Rolling update support for k8s 1.22 ReplicaSets
Since Kubernetes version 1.22, the ReplicaSets are not scaled down with the youngest node first.
The issue was already raised in akka-management, there are more details there: https://github.com/akka/akka-management/issues/1130.
The issue is that we don't want Singletons to be moved more than necessary during a rolling update.
Thanks @lomigmegard - this also affects scaling down when pod clusters have their pod counts reduced.
We can't copy the Akka change. If someone has time to produce an equivalent change that would be useful. Singletons will move to the next oldest cluster member if the oldest one is stopped. I wonder if it would also be possible to set the pod deletion cost based on knowledge of whether a Pekko cluster member has singletons deployed on it.
Our docs don't exactly encourage the use of singletons. Users should consider if they can rearchitect their applications to avoid relying on them. https://pekko.apache.org/docs/pekko/current/typed/cluster-singleton.html#introduction
@pjfanning If its okay ill take a go at this? I have a decent amount of k8s experience and if it ends up taking too long I can always reassign it to someone else.
We at the Eclipse Ditto project, making use of Apache Pekko and clustering, solved that with a script - also patching the "pods deletion cost" based on how old the pods are.
Sharing it here so people could get an alternative while this is not yet done in Pekko itself.
The script:
- https://github.com/eclipse-ditto/ditto/blob/master/deployment/helm/ditto/scripts/patch-pods-deletion-cost.sh
Which is invoked regularly by a k8s cron job:
- https://github.com/eclipse-ditto/ditto/blob/master/deployment/helm/ditto/templates/hooks/pod-deletion-cost-cron-job.yaml
And also prior to an upgrade:
- https://github.com/eclipse-ditto/ditto/blob/master/deployment/helm/ditto/templates/hooks/pre-upgrade-job.yaml
Thanks @thjaeckle for sharing that. I'll create a PR over the next few days to add a section to our docs highlighting it.

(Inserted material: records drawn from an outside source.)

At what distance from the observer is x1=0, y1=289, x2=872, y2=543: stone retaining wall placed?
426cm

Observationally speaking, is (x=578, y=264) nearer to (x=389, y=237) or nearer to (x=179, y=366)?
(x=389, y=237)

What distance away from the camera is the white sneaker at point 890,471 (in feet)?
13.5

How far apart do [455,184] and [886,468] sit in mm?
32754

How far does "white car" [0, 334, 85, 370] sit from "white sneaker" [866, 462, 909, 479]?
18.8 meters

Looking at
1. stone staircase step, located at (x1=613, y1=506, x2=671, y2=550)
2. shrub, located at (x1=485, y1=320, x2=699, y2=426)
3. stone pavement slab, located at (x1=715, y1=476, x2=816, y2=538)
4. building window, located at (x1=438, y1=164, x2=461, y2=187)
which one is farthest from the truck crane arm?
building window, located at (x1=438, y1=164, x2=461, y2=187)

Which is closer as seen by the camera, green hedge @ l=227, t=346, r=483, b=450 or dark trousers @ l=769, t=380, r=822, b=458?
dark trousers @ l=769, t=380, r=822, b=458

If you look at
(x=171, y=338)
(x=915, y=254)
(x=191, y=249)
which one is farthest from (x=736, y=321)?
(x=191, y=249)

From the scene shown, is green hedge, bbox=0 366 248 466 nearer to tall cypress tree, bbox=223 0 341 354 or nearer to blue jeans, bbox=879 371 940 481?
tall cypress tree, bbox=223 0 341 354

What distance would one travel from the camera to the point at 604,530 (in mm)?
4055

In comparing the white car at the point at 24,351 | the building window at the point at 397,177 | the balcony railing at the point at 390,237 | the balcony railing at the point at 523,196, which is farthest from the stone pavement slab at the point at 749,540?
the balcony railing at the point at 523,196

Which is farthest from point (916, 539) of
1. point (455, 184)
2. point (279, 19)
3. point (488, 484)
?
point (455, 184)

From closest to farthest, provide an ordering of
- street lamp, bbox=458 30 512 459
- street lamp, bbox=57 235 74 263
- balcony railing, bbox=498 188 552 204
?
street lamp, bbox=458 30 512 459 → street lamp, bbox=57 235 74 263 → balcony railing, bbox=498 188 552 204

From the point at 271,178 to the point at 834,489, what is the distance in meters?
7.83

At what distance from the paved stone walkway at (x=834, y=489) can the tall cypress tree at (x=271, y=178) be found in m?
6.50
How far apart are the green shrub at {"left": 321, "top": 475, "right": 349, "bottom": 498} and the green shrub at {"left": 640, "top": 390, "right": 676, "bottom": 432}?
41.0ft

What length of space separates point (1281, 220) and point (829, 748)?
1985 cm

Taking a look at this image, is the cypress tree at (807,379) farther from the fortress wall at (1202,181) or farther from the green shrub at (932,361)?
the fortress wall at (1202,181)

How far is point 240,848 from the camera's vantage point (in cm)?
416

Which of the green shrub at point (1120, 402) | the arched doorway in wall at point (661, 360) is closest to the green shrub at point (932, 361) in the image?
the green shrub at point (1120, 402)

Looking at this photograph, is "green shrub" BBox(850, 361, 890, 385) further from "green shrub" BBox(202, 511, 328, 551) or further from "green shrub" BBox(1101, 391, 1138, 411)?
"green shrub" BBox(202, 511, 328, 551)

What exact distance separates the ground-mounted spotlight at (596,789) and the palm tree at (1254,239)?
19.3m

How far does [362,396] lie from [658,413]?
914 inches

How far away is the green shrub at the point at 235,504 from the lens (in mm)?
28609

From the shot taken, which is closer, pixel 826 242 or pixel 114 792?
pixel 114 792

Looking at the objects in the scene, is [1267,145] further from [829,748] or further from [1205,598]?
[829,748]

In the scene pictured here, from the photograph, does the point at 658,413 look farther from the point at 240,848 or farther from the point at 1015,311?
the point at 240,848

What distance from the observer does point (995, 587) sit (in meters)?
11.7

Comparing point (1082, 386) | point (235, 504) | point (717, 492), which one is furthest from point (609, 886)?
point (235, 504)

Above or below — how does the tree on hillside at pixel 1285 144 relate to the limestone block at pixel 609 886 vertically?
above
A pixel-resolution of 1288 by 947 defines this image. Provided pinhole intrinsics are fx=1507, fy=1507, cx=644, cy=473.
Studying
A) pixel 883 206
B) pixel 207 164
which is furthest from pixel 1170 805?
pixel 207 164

While I did spend some time in writing a solution for this feature a few months back, the biggest issue was in writing tests to make sure everything works as expected (also doesn't help that at the time I wasn't working at a place that was running k8s in production, also was doing this in my spare time and didn't have capacity to push through).
As a proposed alternative, a full solution was upstreamed into Akka Management 1.3.0 at March 28, 2023. which also includes a massive corpus of test suites (something that we are currently lacking a bit). It might be best to just wait until Akka Management hits 3 years, at which point it will automatically convert to Apache 2.0 License allowing use to backport it freely.
Doing this means that we can also guarantee the behaviour is the same as Akka which can help users who decide to migrate. We would have to wait ~4 and a half months, but given that Christmans/New years will be coming soon to me this looks like the best option
Thanks @mdedetrich. In the mean time, the alternative solution provided by @thjaeckle is quite a good way to achieve the same result.